* **Provided passage**

###

Thoughts on the data released by TMR and what is the good/bad scenario for BTC price?
Markets are currently in the middle of an important regime change which is historically the most volatile juncture for macro assets. A suddenly weakening US economy with slowing inflation shifted the macro narrative from “higher for longer” to “are we heading into a recession”, and the market is now almost singularly focused on job data over everything else. We are starting the post-holiday week on a soft note, with yesterday’s Challenger job survey reporting a +193% jump in job cuts in August vs July, with the monthly announcements at the highest since 2009 (excluding COVID).
The reaction to NFP will be nuanced and dependent on details. The ideal case for equities and BTC will be for a number that is just weak enough, but not so weak to induce imminent recession concerns so that the Fed can still be seen as ahead of or ‘on time’ with the economic trajectory.
However, stronger-than-expected NFP, or high average hourly earnings will take the current 35bp Sep implied cuts (50% of 50) likely back down towards 25bp, which would disappoint risk assets, rally the USD, and hurt crypto prices. Similarly, much weaker-than-expected payrolls will raise alarm bells that the economy is already at or close to a recession, which could be the worst-case outcome as all risk assets, including crypto, will be sold off aggressively in a true risk-off manner.
As such, we think the risk-reward is for weaker equity and crypto prices out of the number, by probability and current market positioning (after the strong August equity rally). The data must be ‘just right’ for risk prices to continue levitating in an extension of the goldilocks scenario.

###

* **Required action 1**
Reproduce the commentary on job data and BTC word for word, starting at "However, stronger-than-expected NFP, or" and ending at "the goldilocks scenario.".
* **Required action 2**
Answer these questions from the commentary on job data and BTC, one per line:
(a) By what percentage did the Challenger job survey report that job cuts jumped in August compared with July?
(b) How many basis points of September cuts are currently implied?
(c) In the ideal case for equities and BTC, how should the Fed be seen relative to the economic trajectory?

###

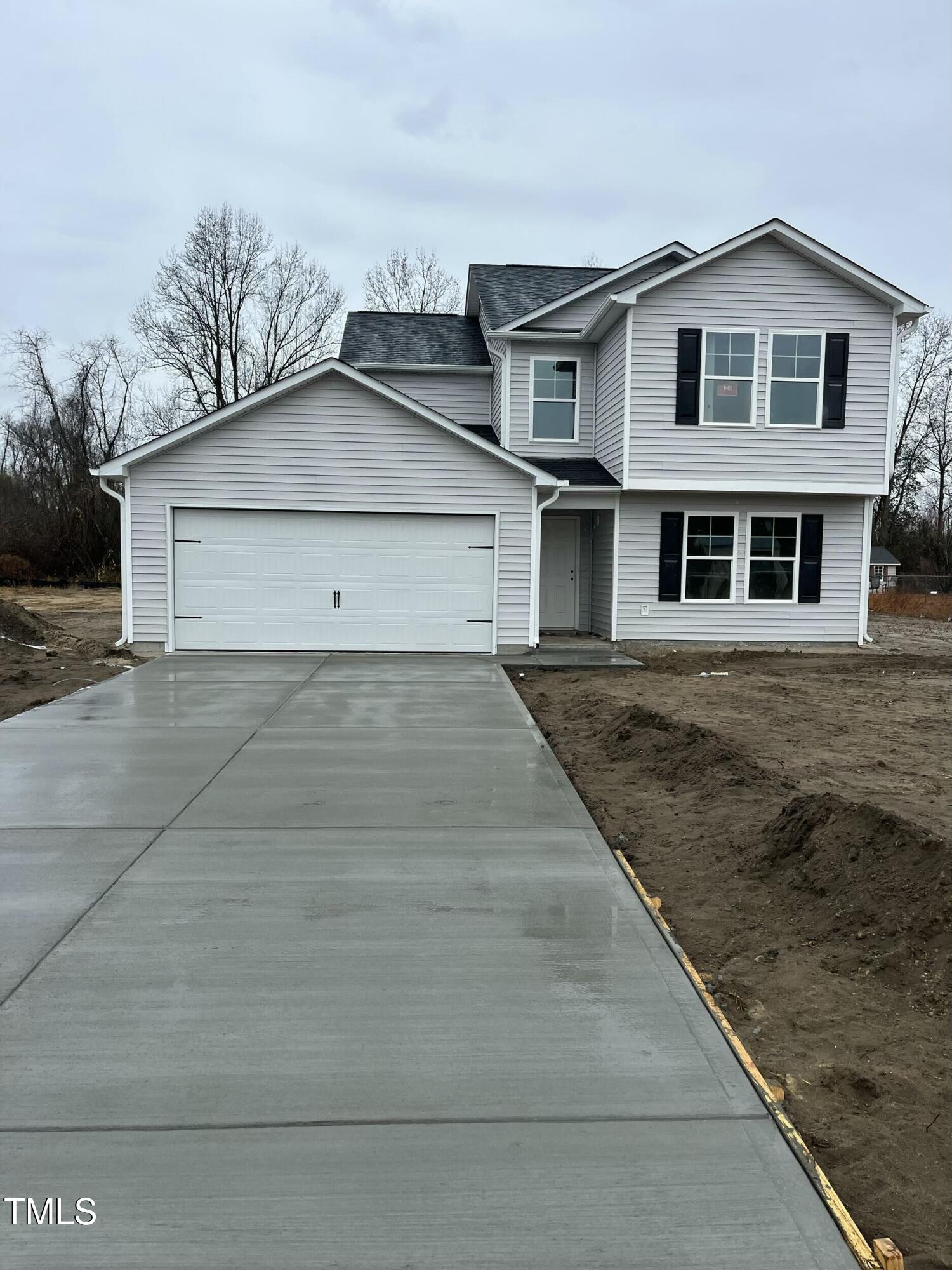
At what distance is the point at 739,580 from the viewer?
16734 millimetres

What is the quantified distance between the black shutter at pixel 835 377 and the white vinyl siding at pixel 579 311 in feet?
12.0

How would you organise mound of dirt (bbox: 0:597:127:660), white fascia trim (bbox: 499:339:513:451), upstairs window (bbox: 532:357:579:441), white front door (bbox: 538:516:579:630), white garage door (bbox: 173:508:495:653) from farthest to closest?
white front door (bbox: 538:516:579:630), upstairs window (bbox: 532:357:579:441), white fascia trim (bbox: 499:339:513:451), mound of dirt (bbox: 0:597:127:660), white garage door (bbox: 173:508:495:653)

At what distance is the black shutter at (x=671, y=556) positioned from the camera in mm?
16516

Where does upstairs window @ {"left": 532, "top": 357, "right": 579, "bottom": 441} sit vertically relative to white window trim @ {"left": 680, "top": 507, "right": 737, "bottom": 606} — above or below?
above

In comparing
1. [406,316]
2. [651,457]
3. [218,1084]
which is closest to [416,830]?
[218,1084]

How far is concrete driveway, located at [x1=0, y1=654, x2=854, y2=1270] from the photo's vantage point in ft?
8.01

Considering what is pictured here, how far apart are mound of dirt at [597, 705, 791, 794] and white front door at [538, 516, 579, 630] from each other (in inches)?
398

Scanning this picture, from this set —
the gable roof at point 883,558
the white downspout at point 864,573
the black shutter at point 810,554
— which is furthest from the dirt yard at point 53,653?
the gable roof at point 883,558

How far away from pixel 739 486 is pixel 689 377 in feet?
6.51

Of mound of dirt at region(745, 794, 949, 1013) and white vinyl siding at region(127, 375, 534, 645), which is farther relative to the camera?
white vinyl siding at region(127, 375, 534, 645)

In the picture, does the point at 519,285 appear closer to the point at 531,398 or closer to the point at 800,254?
the point at 531,398

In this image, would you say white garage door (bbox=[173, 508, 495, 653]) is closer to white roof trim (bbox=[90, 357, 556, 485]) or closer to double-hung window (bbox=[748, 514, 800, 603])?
white roof trim (bbox=[90, 357, 556, 485])

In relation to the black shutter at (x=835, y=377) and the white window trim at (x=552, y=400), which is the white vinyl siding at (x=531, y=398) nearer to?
the white window trim at (x=552, y=400)

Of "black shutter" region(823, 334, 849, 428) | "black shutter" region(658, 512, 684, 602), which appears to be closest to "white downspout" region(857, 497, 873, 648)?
"black shutter" region(823, 334, 849, 428)
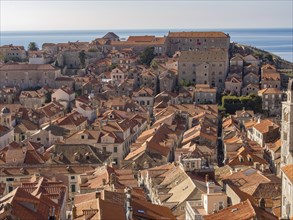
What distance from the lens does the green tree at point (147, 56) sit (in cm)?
11069

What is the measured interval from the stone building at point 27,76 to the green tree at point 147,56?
1965cm

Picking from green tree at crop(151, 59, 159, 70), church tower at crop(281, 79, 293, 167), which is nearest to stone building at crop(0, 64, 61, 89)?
green tree at crop(151, 59, 159, 70)

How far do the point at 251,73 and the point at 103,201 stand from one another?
71849 millimetres

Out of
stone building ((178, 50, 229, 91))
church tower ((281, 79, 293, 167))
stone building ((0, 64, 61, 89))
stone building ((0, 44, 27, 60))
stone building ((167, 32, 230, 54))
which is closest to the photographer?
church tower ((281, 79, 293, 167))

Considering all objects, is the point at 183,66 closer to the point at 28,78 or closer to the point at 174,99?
the point at 174,99

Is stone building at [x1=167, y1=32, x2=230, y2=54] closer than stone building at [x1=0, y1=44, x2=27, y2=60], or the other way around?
stone building at [x1=167, y1=32, x2=230, y2=54]

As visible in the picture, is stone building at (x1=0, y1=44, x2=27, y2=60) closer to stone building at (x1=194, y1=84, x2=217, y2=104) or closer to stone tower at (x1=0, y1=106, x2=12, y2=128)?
stone building at (x1=194, y1=84, x2=217, y2=104)

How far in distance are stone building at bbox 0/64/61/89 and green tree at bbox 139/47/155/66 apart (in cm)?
1965

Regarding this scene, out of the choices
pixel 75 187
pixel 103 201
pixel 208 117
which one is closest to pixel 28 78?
pixel 208 117

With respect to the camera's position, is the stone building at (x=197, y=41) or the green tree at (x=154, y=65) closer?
the green tree at (x=154, y=65)

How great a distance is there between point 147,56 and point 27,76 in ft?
82.6

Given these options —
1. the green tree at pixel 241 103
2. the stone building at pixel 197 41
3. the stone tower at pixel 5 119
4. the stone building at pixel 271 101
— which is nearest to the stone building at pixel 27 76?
the stone tower at pixel 5 119

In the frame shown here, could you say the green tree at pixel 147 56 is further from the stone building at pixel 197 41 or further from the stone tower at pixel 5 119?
the stone tower at pixel 5 119

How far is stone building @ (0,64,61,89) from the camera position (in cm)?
9762
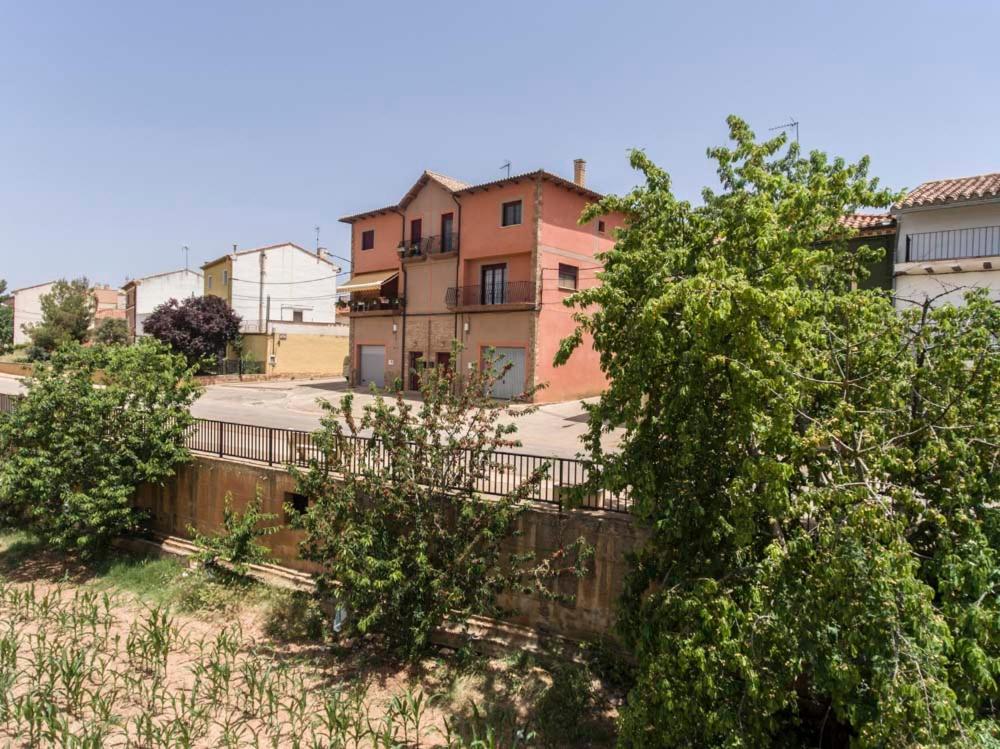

###

* **Answer box 1**
However, stronger-than-expected NFP, or high average hourly earnings will take the current 35bp Sep implied cuts (50% of 50) likely back down towards 25bp, which would disappoint risk assets, rally the USD, and hurt crypto prices. Similarly, much weaker-than-expected payrolls will raise alarm bells that the economy is already at or close to a recession, which could be the worst-case outcome as all risk assets, including crypto, will be sold off aggressively in a true risk-off manner.
As such, we think the risk-reward is for weaker equity and crypto prices out of the number, by probability and current market positioning (after the strong August equity rally). The data must be ‘just right’ for risk prices to continue levitating in an extension of the goldilocks scenario.

* **Answer box 2**
(a) +193%
(b) 35bp
(c) As ahead of or "on time" with the economic trajectory